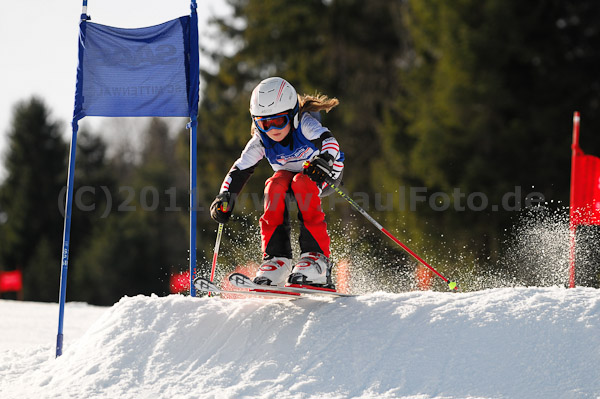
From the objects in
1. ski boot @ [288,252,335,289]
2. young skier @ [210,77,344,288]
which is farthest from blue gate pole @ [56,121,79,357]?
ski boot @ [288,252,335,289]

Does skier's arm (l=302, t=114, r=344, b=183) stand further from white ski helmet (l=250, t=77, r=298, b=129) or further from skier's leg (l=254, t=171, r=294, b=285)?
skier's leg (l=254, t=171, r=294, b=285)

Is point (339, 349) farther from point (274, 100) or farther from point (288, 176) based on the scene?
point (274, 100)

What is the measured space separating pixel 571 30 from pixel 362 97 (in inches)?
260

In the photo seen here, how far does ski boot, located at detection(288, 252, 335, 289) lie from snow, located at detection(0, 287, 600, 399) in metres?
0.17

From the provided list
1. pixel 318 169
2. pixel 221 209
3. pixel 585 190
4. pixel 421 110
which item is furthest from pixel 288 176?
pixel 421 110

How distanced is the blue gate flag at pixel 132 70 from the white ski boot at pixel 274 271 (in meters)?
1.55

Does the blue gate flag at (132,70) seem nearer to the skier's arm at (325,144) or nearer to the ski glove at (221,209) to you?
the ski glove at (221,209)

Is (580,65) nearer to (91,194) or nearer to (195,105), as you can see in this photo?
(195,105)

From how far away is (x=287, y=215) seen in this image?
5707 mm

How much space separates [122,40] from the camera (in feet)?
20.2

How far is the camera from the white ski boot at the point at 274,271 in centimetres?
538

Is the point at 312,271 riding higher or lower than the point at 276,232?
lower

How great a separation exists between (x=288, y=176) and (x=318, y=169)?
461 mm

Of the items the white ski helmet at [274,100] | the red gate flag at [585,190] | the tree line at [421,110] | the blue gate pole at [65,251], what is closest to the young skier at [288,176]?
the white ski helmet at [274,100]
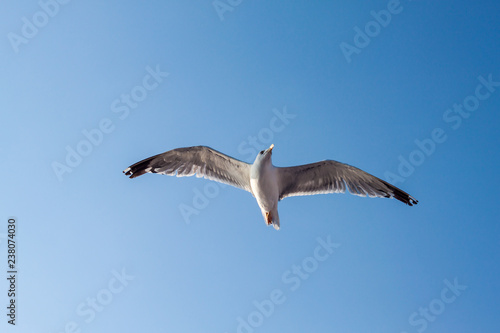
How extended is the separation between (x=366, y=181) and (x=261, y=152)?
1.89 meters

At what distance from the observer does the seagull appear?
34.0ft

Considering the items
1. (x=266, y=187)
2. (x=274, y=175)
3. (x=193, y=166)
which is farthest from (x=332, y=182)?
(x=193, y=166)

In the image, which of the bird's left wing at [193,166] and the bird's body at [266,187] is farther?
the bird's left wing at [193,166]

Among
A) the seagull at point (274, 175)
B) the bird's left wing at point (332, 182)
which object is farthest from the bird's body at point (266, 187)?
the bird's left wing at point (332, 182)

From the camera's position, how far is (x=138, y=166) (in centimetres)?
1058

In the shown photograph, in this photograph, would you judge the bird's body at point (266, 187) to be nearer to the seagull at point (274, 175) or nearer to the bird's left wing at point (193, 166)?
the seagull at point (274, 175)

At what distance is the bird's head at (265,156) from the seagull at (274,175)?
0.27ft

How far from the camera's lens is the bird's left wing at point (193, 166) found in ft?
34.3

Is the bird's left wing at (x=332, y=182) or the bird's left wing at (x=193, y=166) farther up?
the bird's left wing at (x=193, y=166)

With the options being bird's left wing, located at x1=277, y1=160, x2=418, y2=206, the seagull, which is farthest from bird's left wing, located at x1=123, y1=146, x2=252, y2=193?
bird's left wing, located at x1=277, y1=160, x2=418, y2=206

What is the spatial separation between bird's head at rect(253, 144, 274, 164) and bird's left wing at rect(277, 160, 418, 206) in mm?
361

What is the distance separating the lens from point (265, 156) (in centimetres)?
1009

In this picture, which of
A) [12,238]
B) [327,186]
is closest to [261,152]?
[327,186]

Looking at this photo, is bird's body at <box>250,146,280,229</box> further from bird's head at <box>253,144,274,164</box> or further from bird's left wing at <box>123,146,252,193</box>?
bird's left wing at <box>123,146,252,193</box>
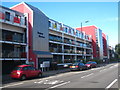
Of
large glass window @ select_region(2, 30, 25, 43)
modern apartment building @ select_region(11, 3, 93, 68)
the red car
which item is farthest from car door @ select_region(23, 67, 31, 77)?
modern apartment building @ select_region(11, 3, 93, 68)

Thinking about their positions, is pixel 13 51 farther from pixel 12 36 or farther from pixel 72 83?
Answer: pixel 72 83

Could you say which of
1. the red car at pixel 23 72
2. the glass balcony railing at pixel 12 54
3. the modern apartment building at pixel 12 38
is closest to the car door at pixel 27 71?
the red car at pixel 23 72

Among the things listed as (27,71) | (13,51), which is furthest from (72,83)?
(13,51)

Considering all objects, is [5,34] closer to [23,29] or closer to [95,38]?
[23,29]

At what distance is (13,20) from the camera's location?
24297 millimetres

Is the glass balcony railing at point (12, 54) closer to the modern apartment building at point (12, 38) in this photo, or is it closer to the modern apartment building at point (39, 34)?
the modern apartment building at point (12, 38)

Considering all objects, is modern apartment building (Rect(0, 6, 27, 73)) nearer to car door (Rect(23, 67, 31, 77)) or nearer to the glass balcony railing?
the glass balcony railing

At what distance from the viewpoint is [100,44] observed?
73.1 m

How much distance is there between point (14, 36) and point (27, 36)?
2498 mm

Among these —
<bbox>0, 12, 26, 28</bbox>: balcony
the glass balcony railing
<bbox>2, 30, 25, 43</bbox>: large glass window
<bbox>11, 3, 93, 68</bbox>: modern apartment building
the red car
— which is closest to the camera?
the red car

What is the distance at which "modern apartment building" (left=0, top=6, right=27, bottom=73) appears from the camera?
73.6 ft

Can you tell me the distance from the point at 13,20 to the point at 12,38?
——
# TASK PROMPT
Reproduce all of the material above word for word. Omit the pictures.

# THE REPLY
From the objects in
1. ski boot @ [288,252,335,289]
2. young skier @ [210,77,344,288]
which is farthest from blue gate pole @ [56,121,79,357]?
ski boot @ [288,252,335,289]

Does skier's arm (l=302, t=114, r=344, b=183) stand further from white ski helmet (l=250, t=77, r=298, b=129) or further from skier's leg (l=254, t=171, r=294, b=285)?
skier's leg (l=254, t=171, r=294, b=285)

Is point (339, 349) farther from point (274, 100) or farther from point (288, 176) based on the scene?
point (274, 100)

What is the measured space separating pixel 571 30 from pixel 362 97 (in inches)?
260

In the photo seen here, how far does ski boot, located at detection(288, 252, 335, 289) lie from snow, located at detection(0, 287, 600, 399) in metres?
0.17

From the provided list
1. pixel 318 169
2. pixel 221 209
3. pixel 585 190
4. pixel 421 110
which item is furthest from pixel 288 176?
pixel 421 110

How distanced is the blue gate flag at pixel 132 70 from the white ski boot at pixel 274 271 (in meters)?
1.55

Does the blue gate flag at (132,70) seem nearer to the skier's arm at (325,144) or nearer to the ski glove at (221,209) to you?
the ski glove at (221,209)

Is (580,65) nearer to (91,194) or nearer to (195,105), as you can see in this photo?
(195,105)

From how far away is (x=287, y=215) seen in this image?
5707 mm

How much space separates [122,40] from the camera (in feet)?
20.2

How far is the camera from the white ski boot at the point at 274,271 in centimetres?
538

Is the point at 312,271 riding higher or lower than the point at 276,232?
lower

How great a separation exists between (x=288, y=176) and (x=318, y=169)?
461 mm

Of the items the white ski helmet at [274,100] | the red gate flag at [585,190] | the tree line at [421,110] | the blue gate pole at [65,251], what is closest to the young skier at [288,176]?
the white ski helmet at [274,100]
How extended is the separation between (x=366, y=181) and (x=261, y=152)?
1.89 meters

At what distance from the observer does the seagull appear?
34.0ft

Considering the items
1. (x=266, y=187)
2. (x=274, y=175)
3. (x=193, y=166)
which is farthest from (x=332, y=182)?
(x=193, y=166)

In the image, which of the bird's left wing at [193,166] and the bird's body at [266,187] is farther?
the bird's left wing at [193,166]

Among
A) the seagull at point (274, 175)
B) the bird's left wing at point (332, 182)
which object is farthest from the bird's body at point (266, 187)?
the bird's left wing at point (332, 182)

From the camera's position, how far is (x=138, y=166) (in centimetres)?
1058

In the shown photograph, in this photograph, would you judge the bird's body at point (266, 187) to be nearer to the seagull at point (274, 175) or nearer to the bird's left wing at point (193, 166)?
the seagull at point (274, 175)

At what distance is the bird's head at (265,156) from the seagull at (274,175)?
0.27ft

How far from the camera's lens is the bird's left wing at point (193, 166) found in ft?
34.3

Is the bird's left wing at (x=332, y=182) or the bird's left wing at (x=193, y=166) farther up?
the bird's left wing at (x=193, y=166)

With the options being bird's left wing, located at x1=277, y1=160, x2=418, y2=206, the seagull, which is farthest from bird's left wing, located at x1=123, y1=146, x2=252, y2=193?
bird's left wing, located at x1=277, y1=160, x2=418, y2=206

What is the spatial separation between bird's head at rect(253, 144, 274, 164) and bird's left wing at rect(277, 160, 418, 206) in mm?
361

What is the distance separating the lens from point (265, 156) (in centimetres)?
1009

In this picture, which of
A) [12,238]
B) [327,186]
is closest to [261,152]?
[327,186]

Looking at this photo, is bird's body at <box>250,146,280,229</box> further from bird's head at <box>253,144,274,164</box> or further from bird's left wing at <box>123,146,252,193</box>?
bird's left wing at <box>123,146,252,193</box>
Of
large glass window @ select_region(2, 30, 25, 43)
modern apartment building @ select_region(11, 3, 93, 68)
the red car
which item is farthest from car door @ select_region(23, 67, 31, 77)?
modern apartment building @ select_region(11, 3, 93, 68)

Thinking about their positions, is pixel 13 51 farther from pixel 12 36 or farther from pixel 72 83?
Answer: pixel 72 83

Could you say which of
1. the red car at pixel 23 72
2. the glass balcony railing at pixel 12 54
3. the modern apartment building at pixel 12 38
is closest to the car door at pixel 27 71?
the red car at pixel 23 72

Among the things listed as (27,71) | (13,51), which is furthest from (72,83)?
(13,51)

Considering all objects, is [5,34] closer to [23,29] or closer to [95,38]?
[23,29]

At what distance is (13,20) from the camera's location?
24297 millimetres

Is the glass balcony railing at point (12, 54) closer to the modern apartment building at point (12, 38) in this photo, or is it closer to the modern apartment building at point (39, 34)?
the modern apartment building at point (12, 38)

Considering all objects, is modern apartment building (Rect(0, 6, 27, 73)) nearer to car door (Rect(23, 67, 31, 77)) or nearer to the glass balcony railing?
the glass balcony railing

At what distance from the viewpoint is [100,44] observed?
73.1 m

How much distance is there between point (14, 36) and point (27, 36)?
2498 mm

Among these —
<bbox>0, 12, 26, 28</bbox>: balcony
the glass balcony railing
<bbox>2, 30, 25, 43</bbox>: large glass window
<bbox>11, 3, 93, 68</bbox>: modern apartment building
the red car
— which is closest to the camera?
the red car

What is the distance at which "modern apartment building" (left=0, top=6, right=27, bottom=73) appears from the camera?
73.6 ft

Can you tell me the distance from the point at 13,20 to the point at 12,38?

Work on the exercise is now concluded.